Défi 1
Renvoyez toutes les lignes des enregistrements où figure la chaîne "When".

Extrait source
────────────────────────────────────────

Personnellement, je trouve ça nécessaire. Mais qui s'en rend compte ? J'adore voyager en faisant ce genre de reportage. J'ai besoin de ça pour m'imprégner d'une ambiance. Je ne suis pas de ces dessinateurs qui peuvent imaginer un endroit sans y être allés. Cela me procure une grande excitation, à la fois d'y être, et puis ensuite de remettre les décors en scène. Je suis allé sur place deux fois. J'ai visité le siège du FBI, je suis allé à Richmond. J'ai fait plein de photos. Je connais bien les Etats-Unis, en dehors de cela. Plusieurs membres de ma famille y habitent.

Vous citez en remerciement Alec Séverin, Marc Delafontaine, et Laurent Hirn. Quel a été le rôle de chacun dans la création de cet album ?

Alec Séverin m'a beaucoup aidé à dessiner le petit singe. Mon atelier est situé à deux pas de chez lui. Je lui montrais mes pages au fur et à mesure. C'est très agréable de parler avec lui. Au fil des mois et des années, nous sommes devenus amis. Il a une immense culture en matière de bande dessinée. C'est impressionnant.

────────────────────────────────────────

Défi 2
Résumez l'extrait d'entretien en deux phrases.

────────────────────────────────────────

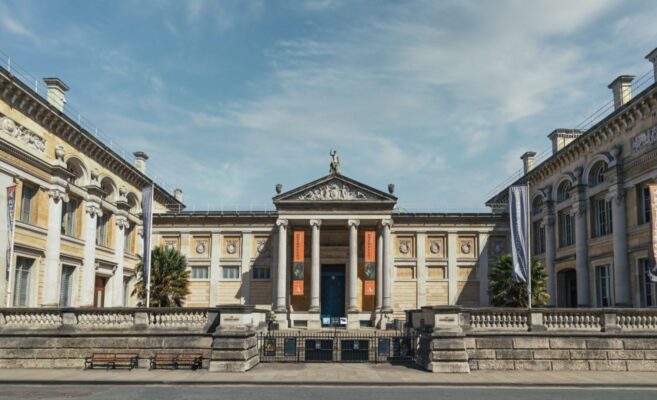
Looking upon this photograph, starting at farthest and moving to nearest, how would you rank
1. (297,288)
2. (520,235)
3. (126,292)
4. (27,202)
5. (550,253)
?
(297,288) < (126,292) < (550,253) < (27,202) < (520,235)

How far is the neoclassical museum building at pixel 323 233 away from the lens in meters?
32.6

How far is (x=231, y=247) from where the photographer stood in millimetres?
53906

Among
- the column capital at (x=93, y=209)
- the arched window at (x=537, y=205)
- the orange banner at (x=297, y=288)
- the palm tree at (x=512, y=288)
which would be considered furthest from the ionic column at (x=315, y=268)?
the arched window at (x=537, y=205)

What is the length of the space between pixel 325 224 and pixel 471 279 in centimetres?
1348

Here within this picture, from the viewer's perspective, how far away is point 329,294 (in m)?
53.6

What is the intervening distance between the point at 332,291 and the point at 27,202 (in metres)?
27.3

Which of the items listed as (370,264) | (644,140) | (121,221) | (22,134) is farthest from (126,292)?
(644,140)

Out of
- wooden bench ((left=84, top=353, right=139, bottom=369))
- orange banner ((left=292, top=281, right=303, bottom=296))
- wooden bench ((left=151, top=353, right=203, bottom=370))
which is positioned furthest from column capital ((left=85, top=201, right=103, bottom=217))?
wooden bench ((left=151, top=353, right=203, bottom=370))

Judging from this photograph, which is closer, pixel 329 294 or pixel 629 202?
pixel 629 202

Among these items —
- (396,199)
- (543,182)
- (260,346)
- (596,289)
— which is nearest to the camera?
(260,346)

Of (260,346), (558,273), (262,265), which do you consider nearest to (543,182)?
(558,273)

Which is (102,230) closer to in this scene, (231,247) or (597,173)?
(231,247)

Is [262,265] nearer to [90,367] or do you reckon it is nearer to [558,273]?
[558,273]

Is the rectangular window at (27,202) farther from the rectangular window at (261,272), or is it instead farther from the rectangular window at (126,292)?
the rectangular window at (261,272)
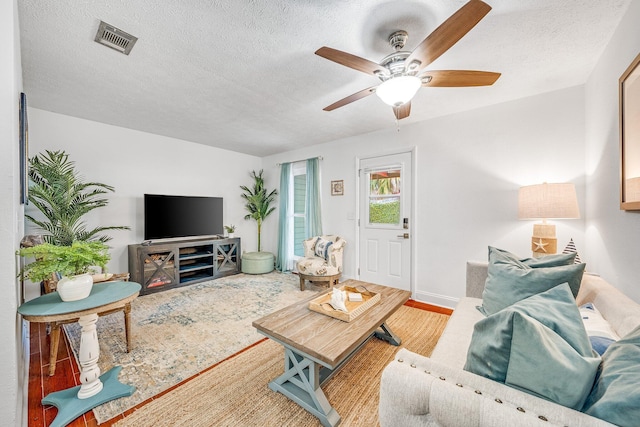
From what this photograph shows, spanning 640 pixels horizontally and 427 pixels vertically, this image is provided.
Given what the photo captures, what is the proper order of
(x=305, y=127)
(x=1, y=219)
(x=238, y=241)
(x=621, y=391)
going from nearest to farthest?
(x=621, y=391), (x=1, y=219), (x=305, y=127), (x=238, y=241)

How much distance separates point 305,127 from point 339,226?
1.63 meters

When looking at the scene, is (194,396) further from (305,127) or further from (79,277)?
(305,127)

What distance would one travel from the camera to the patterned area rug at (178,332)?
177 cm

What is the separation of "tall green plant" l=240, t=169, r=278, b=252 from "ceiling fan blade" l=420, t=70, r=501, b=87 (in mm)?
3768

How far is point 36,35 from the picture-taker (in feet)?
5.38

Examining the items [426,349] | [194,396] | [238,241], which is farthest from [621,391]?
[238,241]

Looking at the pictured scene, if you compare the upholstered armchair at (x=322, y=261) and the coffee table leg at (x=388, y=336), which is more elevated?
the upholstered armchair at (x=322, y=261)

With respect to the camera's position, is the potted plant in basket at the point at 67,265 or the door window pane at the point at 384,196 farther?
the door window pane at the point at 384,196

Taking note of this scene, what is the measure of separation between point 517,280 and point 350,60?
1.62m

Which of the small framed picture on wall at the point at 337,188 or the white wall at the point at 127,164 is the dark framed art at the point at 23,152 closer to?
the white wall at the point at 127,164

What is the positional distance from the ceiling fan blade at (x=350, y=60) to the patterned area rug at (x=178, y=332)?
2.31 m

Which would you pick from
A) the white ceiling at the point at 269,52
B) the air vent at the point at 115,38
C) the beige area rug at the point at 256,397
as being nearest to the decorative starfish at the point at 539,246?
the beige area rug at the point at 256,397

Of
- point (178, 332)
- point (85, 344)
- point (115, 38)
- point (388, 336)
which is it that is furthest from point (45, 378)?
point (388, 336)

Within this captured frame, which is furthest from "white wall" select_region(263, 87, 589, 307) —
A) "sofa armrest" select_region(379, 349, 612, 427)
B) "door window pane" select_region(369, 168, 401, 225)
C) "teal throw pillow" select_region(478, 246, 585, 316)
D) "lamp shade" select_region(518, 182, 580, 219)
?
"sofa armrest" select_region(379, 349, 612, 427)
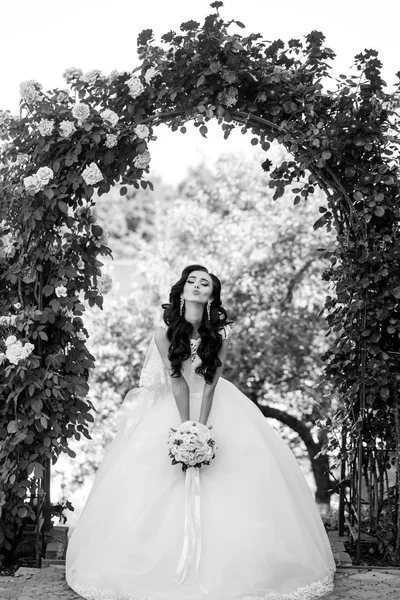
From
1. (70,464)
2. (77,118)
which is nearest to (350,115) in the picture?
(77,118)

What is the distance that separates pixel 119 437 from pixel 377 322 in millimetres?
1744

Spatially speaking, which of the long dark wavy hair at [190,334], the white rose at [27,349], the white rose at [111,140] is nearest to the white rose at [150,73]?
the white rose at [111,140]

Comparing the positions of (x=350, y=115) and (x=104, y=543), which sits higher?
(x=350, y=115)

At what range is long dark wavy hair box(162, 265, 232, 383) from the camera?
465 centimetres

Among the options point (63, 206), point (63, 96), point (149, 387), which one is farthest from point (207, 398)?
point (63, 96)

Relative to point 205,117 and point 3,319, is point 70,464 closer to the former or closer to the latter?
point 3,319

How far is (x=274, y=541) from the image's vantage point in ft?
13.6

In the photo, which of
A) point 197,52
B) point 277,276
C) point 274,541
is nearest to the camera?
point 274,541

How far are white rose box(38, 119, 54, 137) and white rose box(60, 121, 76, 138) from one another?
7 cm

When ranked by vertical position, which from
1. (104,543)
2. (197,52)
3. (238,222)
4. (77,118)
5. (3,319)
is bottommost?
(104,543)

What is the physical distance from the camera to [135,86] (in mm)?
4785

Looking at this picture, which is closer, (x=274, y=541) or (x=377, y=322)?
(x=274, y=541)

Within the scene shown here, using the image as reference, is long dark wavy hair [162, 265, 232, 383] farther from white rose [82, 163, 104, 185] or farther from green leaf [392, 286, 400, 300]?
green leaf [392, 286, 400, 300]

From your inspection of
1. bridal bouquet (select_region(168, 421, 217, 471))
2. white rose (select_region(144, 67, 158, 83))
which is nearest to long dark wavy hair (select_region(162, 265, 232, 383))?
bridal bouquet (select_region(168, 421, 217, 471))
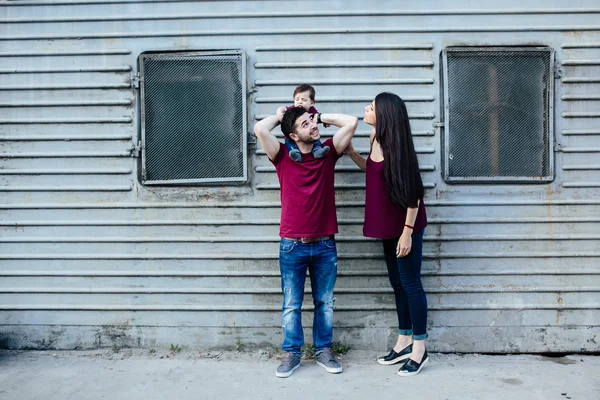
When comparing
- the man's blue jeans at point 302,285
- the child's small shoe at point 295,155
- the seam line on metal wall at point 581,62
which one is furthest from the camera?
the seam line on metal wall at point 581,62

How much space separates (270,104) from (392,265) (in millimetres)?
1675

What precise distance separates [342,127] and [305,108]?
325 mm

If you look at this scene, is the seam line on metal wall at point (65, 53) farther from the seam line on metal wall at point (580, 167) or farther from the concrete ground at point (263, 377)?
the seam line on metal wall at point (580, 167)

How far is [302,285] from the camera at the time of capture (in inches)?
175

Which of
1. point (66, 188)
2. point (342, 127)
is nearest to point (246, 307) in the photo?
point (342, 127)

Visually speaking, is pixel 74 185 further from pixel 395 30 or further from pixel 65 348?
pixel 395 30

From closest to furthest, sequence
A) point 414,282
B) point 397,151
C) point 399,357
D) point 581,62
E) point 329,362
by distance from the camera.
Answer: point 397,151 → point 414,282 → point 329,362 → point 399,357 → point 581,62

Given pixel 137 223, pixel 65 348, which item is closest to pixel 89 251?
pixel 137 223

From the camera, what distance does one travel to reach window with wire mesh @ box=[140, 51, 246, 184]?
15.8 ft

────────────────────────────────────────

Résultat 1
When looking at the scene, is (194,396) further from (305,127) or further from (79,277)?
When ranked by vertical position, which from
When comparing

Résultat 2
La personne interrogée dit avoir besoin de se rendre sur place pour s'imprégner d'une ambiance, et elle est allée deux fois aux États-Unis, où elle a visité le siège du FBI, est passée par Richmond et a pris beaucoup de photos. Parmi les personnes remerciées, Alec Séverin a apporté une grande aide pour le dessin du petit singe et, au fil des mois et des années, il est devenu son ami.